In a new paper published in Light: Advanced Manufacturing, a team of scientists, led by Professor Xiaohong Wu from School of Chemistry and Chemical Engineering, Harbin Institute of Technology, China, and co-workers have developed a lightweight MAPbI3/epoxy composite prepared via a crystal plane engineering strategy. These composites delivered excellent radiation shielding performance against gamma rays and was 10 times higher than the epoxy. MAPbI3 with altered crystal planes plays a determining role in the gamma-ray shielding performance of the corresponding composites. Crystal plane engineering was shown to be an effective strategy to regulate the electron density of MAPbI3/epoxy composites, thereby controlling the possibility of collision between the incident gamma rays and MAPbI3/epoxy composites.
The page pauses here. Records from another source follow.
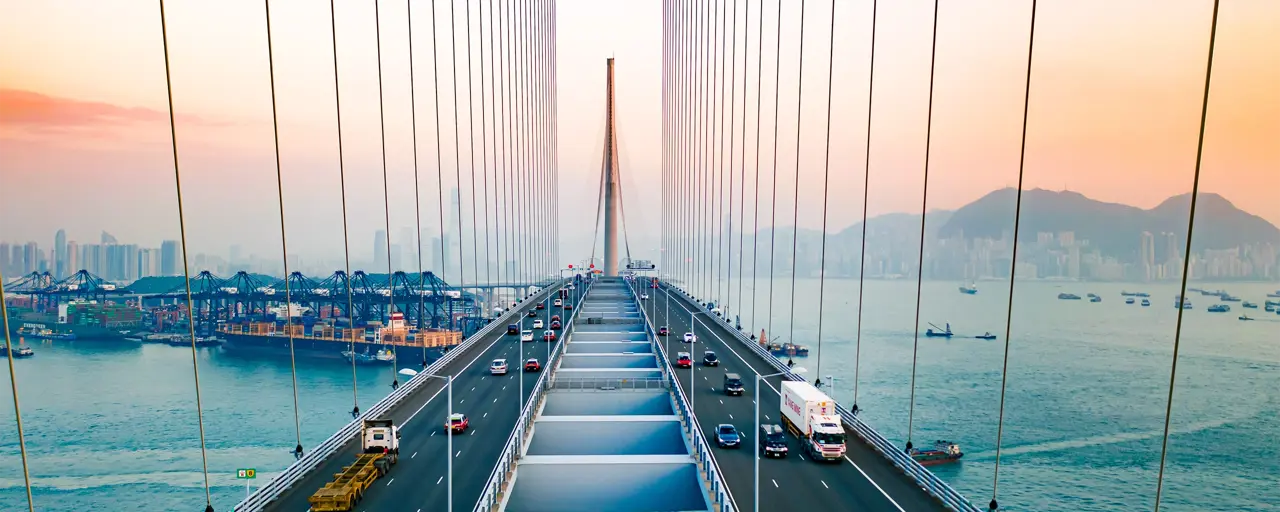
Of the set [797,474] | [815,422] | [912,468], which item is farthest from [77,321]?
[912,468]

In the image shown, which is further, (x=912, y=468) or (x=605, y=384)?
(x=605, y=384)

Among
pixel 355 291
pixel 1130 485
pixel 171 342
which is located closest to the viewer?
pixel 1130 485

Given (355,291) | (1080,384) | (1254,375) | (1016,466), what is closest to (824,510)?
(1016,466)

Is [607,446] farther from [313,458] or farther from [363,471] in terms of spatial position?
[363,471]

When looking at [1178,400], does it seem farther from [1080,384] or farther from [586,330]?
[586,330]

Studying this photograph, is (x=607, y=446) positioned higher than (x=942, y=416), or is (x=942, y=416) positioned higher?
(x=607, y=446)
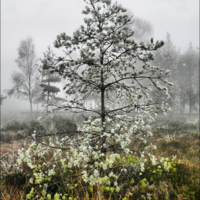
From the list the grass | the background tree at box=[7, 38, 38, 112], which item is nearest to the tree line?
the background tree at box=[7, 38, 38, 112]

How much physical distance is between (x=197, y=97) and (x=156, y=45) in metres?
26.0

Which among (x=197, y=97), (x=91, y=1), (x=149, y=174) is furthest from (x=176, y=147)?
(x=197, y=97)

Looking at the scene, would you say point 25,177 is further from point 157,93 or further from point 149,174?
point 157,93

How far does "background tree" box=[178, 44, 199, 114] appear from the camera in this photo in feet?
80.4

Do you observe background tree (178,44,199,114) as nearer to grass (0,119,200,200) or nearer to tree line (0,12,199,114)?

The reported method and technique will open new avenues for designing and developing high-efficiency radiation shielding materials.
These scientists summarize the mechanism whereby crystal plane engineering regulates the gamma-ray shielding performance of MAPbI3/epoxy composites:
“When gamma rays (59.5 keV) reach the MAPbI3/epoxy composites, interaction between the incident gamma ray and the (110) plane or (220) plane induces the photoelectric effect. The electron density of the (110) plane is higher than that of the (220) plane. Therefore, it could be deduced that the attenuation of the incident gamma ray by the (110) plane is greater than that of the (220) plane because of the more effective collisions between the incident photons and extranuclear electrons. In other words, MAPbI3/epoxy composites with more (110) planes exhibited improved gamma-ray shielding performance.”
“Crystal plane engineering is a useful strategy for the preparation of MAPbI3/epoxy composites with the aim of enhancing the gamma-ray shielding performance by increasing the electron density. The present work provides essential guidelines for the design and synthesis of high-efficiency radiation-shielding materials.” they added.